This certainly hasn’t been the last of such claims of a “war against Christmas,” but most people refused to be fooled and drafted into Feurerstein’s phantom battle.

They know there isn’t really a “war on Christmas” waged by non-Christians. Instead, there is often a war on Christ by Christians—and it’s been that way for a long time now.

To those who’ve been paying attention for the past few decades, American Christianity has become more politicized and commercialized than Jesus would ever have desired. It’s been married off to the religious right, packaged for easy megachurch franchising and used as a selling tool by country music artists and NFL players and presidential candidates. It’s often as reflective of the consumer corporate culture as any other entity despite our claims otherwise.

Christmas has largely become this jacked-up faith’s glitzy high holy day, marked by the kind of consuming and spending and barn-building that bears very little resemblance to a Jesus who was born in anonymous poverty, ministered while homeless and altered the planet without a budget, church building, tax exemption or media empire.

There is, of course, a kernel of beauty and truth and joy still there, but it’s usually buried deep beneath cumbersome layers of wish lists and materialism and all-night retail parades. So for any high-horsed Christian to defend this holiday, as if it purely represents Jesus is a bit disingenuous to say the least, especially when our churches often mirror its hallmarks.

In truth, the “war on Christmas” cries offer a convenient distraction for we who have become complacent and comfortable in our affluent, cozy religion. They generate the kind of cheap urgency we need to take a yearly self-righteous stand, filling us with the easy high of temporary pious outrage. After a brief crusade against those who “want to take Christ out of Christmas,” we can then return to the regularly scheduled yuletide fray with an inflated sense of moral fortitude, confident that we have defended the faith.

In reality we’ve just made a brief moral pit stop on the way to the mall.

Of course, there is persecution of people of faith, but most Christians in America have never experienced it in any meaningful way, at least not enough to invoke a battle posture. In fact, when it comes to Christmas, the season more often puts us in the role of intolerant, overbearing zealots demanding that everyone else conform to our religious preferences and publicly reflect our inner convictions.

We should certainly strive to keep Christ at the center of how we personally celebrate Christmas with our families, but we should also make sure to keep Christ in our Christianity the rest of the year—caring for the poor, protecting the marginalized, alleviating suffering, shunning greed, championing equality and more. We should look for a faith that finds the real evils of this world worth railing against; one that doesn’t need a self-made, trivial diversion in order to feel valid.

There are millions of people currently breathing our air who are starving and suffering and aching for the smallest scrap of hope today, and they don’t care about coffee cups or santa displays or sales clerk salutations. They need what Christians are supposed to provide by virtue of their title and job description: living examples that God is and that God loves. Unless we’re willing to expend our energies to do that above all else, we’ll be fighting on the wrong side every time.

We who claim Christ should spend less time this season building convenient enemies to stroke our fragile egos, and more time having our hearts freshly broken for the daily heavy burdens of those walking alongside us—and moved to help carry them without delay.

This is the only war worth waging this Christmas.

DATASET RECORDS
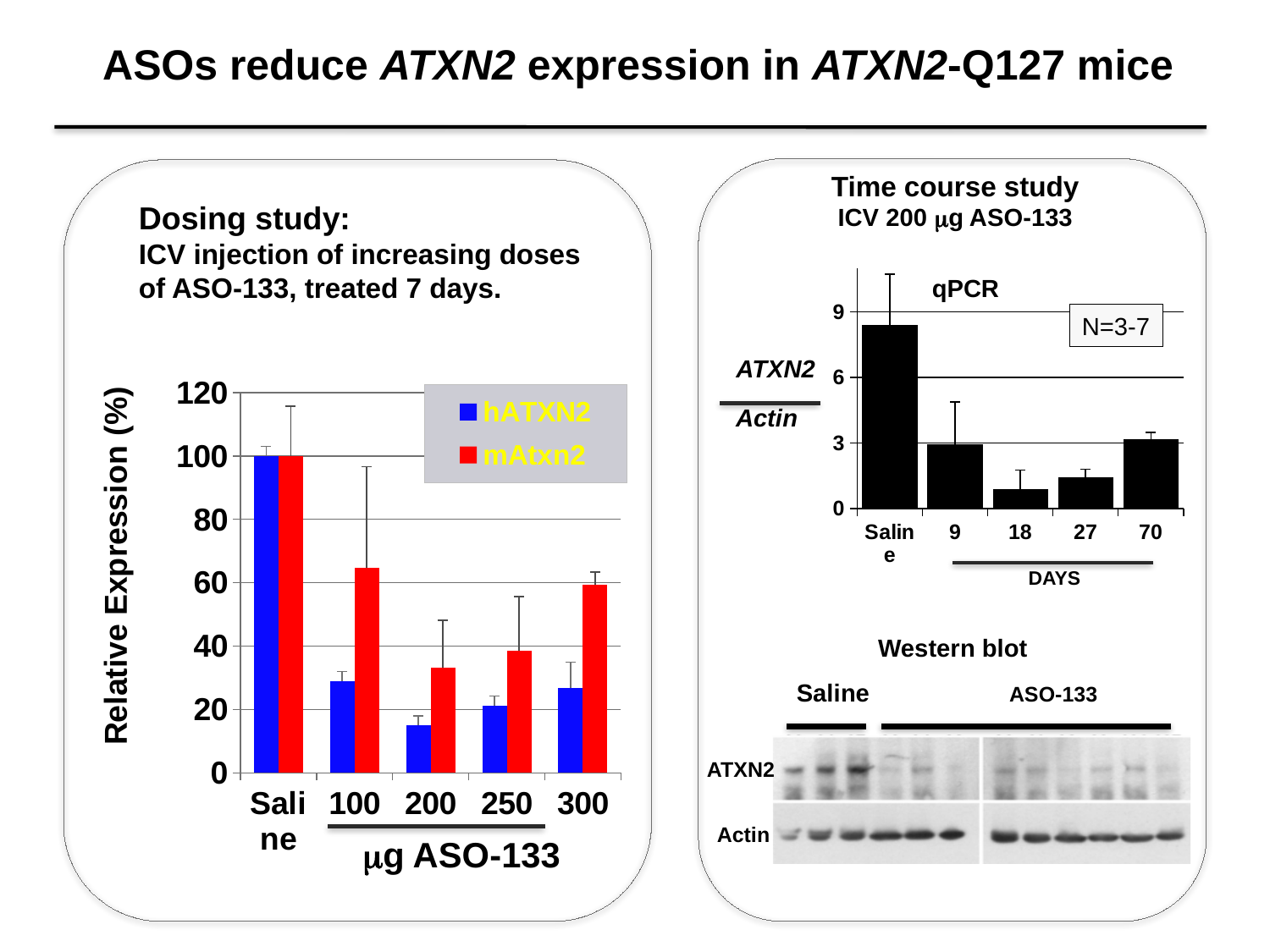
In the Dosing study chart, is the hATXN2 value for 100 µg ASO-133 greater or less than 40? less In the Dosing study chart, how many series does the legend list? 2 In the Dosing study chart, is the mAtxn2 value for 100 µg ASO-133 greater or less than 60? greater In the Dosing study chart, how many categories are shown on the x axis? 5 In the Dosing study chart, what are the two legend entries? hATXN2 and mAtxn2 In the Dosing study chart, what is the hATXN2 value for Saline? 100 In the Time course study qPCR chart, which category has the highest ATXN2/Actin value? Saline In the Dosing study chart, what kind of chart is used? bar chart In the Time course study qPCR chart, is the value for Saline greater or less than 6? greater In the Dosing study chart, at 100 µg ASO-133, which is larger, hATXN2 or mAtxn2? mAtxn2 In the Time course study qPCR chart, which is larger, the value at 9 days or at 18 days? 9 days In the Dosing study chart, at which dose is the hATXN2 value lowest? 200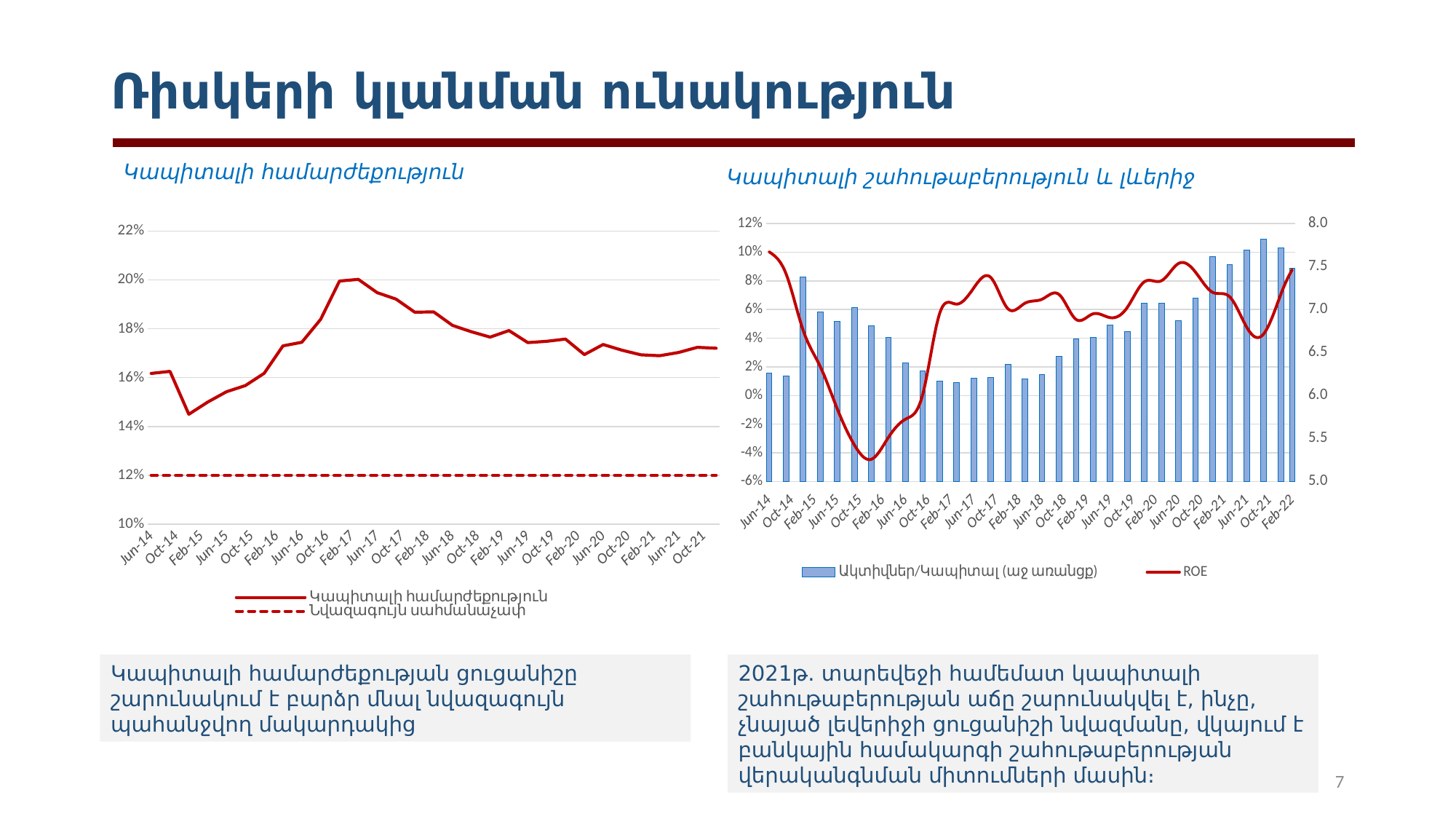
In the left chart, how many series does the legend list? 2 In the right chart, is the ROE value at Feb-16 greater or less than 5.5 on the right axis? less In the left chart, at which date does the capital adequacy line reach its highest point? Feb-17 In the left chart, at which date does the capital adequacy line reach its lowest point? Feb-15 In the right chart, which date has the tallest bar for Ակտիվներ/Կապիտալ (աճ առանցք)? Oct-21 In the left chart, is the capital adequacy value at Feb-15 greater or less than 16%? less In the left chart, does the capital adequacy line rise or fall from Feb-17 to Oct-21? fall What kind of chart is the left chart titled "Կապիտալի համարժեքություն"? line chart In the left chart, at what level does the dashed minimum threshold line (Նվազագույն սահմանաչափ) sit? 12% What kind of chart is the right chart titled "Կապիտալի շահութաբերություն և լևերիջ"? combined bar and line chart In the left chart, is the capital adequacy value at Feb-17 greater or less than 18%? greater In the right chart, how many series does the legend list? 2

* * *

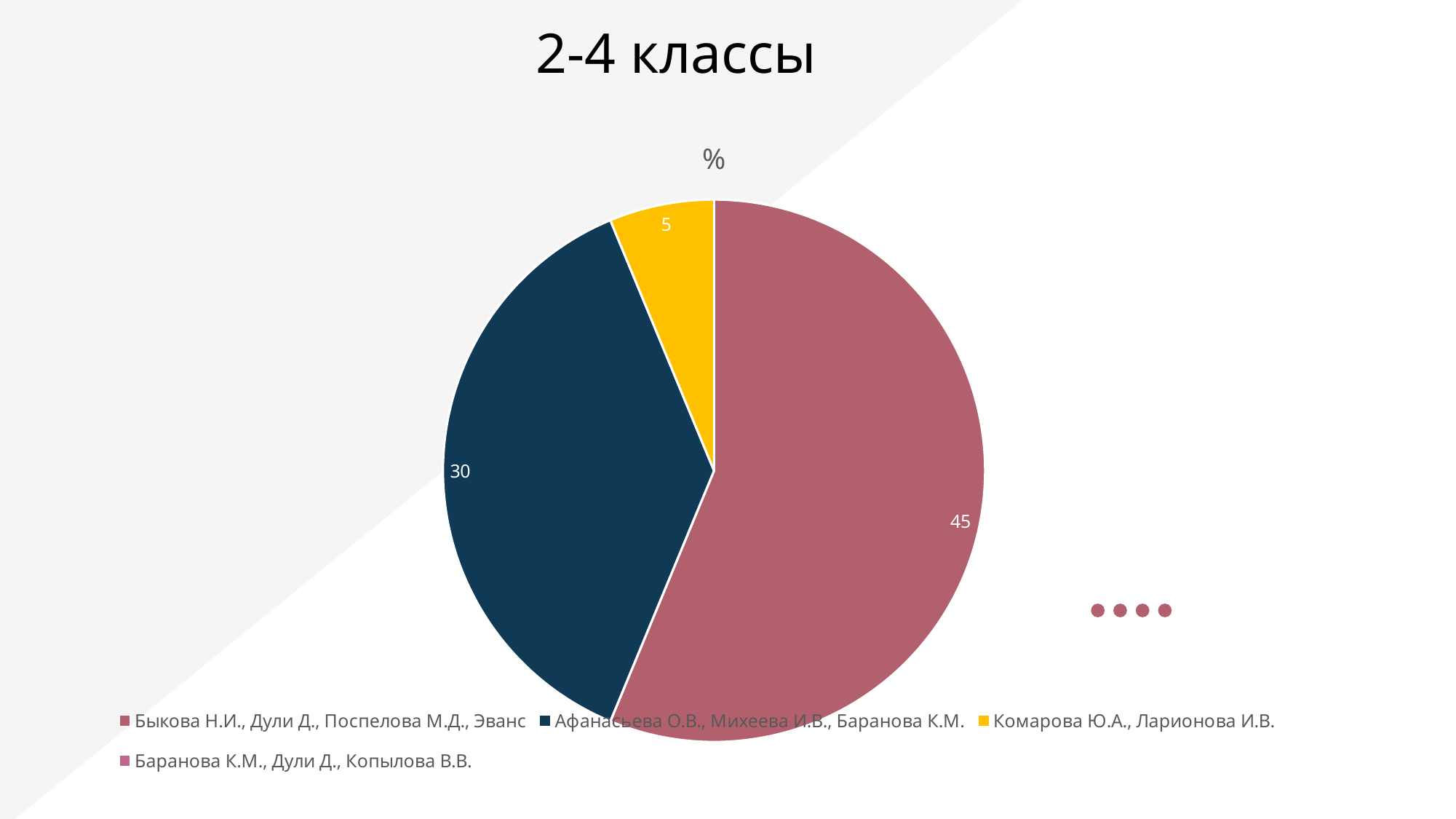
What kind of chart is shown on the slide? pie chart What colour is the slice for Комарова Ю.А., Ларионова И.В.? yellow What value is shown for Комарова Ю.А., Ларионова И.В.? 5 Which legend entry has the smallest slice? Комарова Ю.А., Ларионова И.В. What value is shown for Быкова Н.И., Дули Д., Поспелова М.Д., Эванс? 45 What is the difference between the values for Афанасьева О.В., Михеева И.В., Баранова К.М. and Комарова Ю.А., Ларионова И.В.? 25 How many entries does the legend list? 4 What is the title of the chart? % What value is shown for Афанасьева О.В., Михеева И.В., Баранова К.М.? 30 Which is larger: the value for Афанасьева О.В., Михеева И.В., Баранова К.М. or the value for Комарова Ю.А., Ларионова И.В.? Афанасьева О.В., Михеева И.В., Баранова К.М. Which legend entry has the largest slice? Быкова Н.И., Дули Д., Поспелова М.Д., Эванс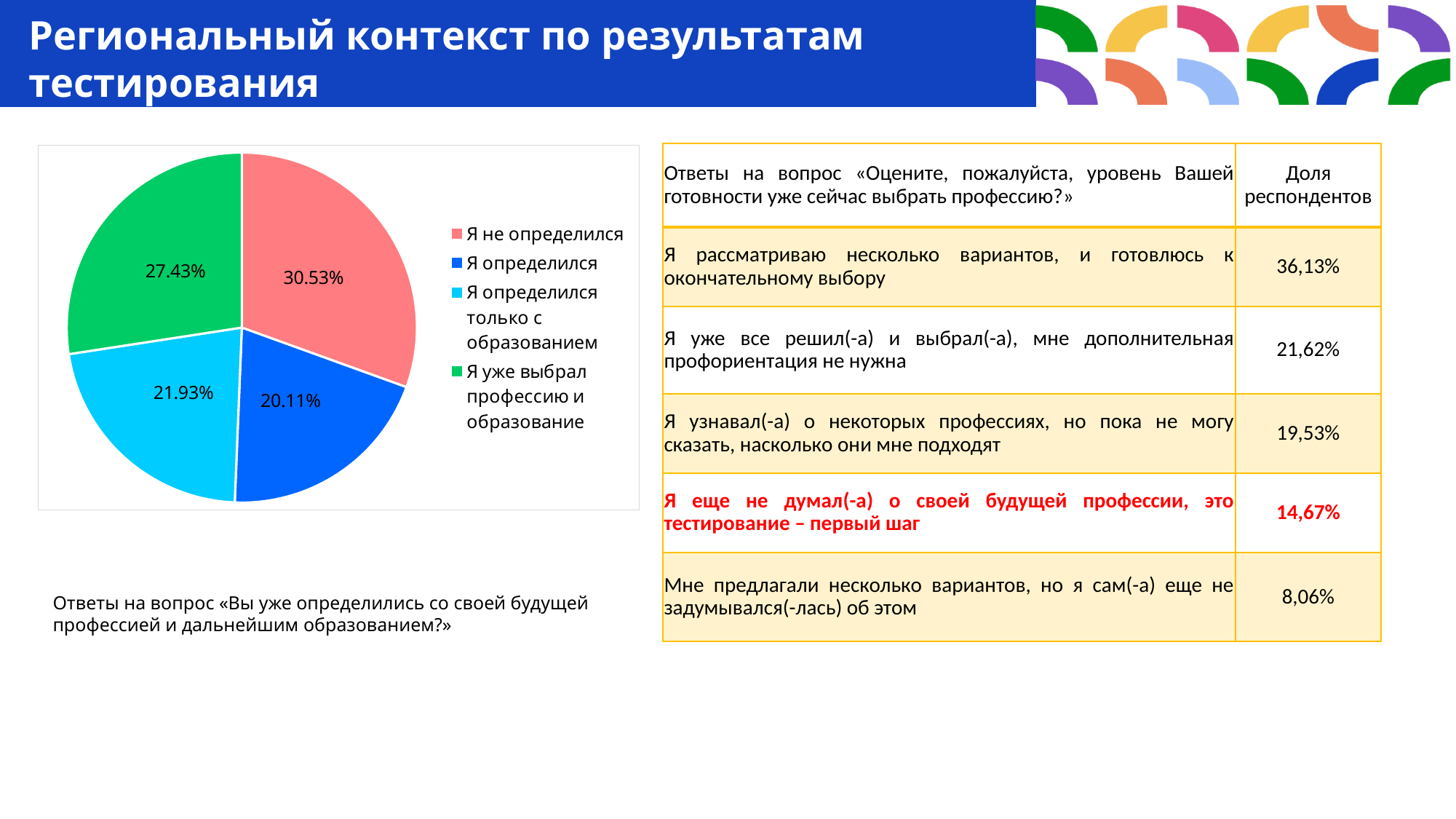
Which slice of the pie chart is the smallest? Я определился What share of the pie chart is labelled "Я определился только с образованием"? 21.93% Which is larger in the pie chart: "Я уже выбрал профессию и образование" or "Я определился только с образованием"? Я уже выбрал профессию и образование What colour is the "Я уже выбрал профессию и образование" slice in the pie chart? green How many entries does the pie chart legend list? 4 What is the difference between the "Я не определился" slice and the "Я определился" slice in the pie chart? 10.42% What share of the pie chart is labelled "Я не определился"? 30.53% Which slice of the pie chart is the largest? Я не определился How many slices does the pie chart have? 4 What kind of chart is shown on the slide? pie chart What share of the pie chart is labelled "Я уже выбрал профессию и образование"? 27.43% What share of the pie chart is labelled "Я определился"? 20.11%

YOUR OBJECTIVE
Answer these questions about the essay on the "war on Christmas":
(a) To what has American Christianity been "married off," according to the essay?
(b) What four things does the essay say Jesus altered the planet without?
(c) What three things do the suffering millions not care about?
Answer from the essay alone, without drawing on the entries.

EXERCISE RESULT
(a) The religious right.
(b) A budget, a church building, a tax exemption and a media empire.
(c) Coffee cups, santa displays and sales clerk salutations.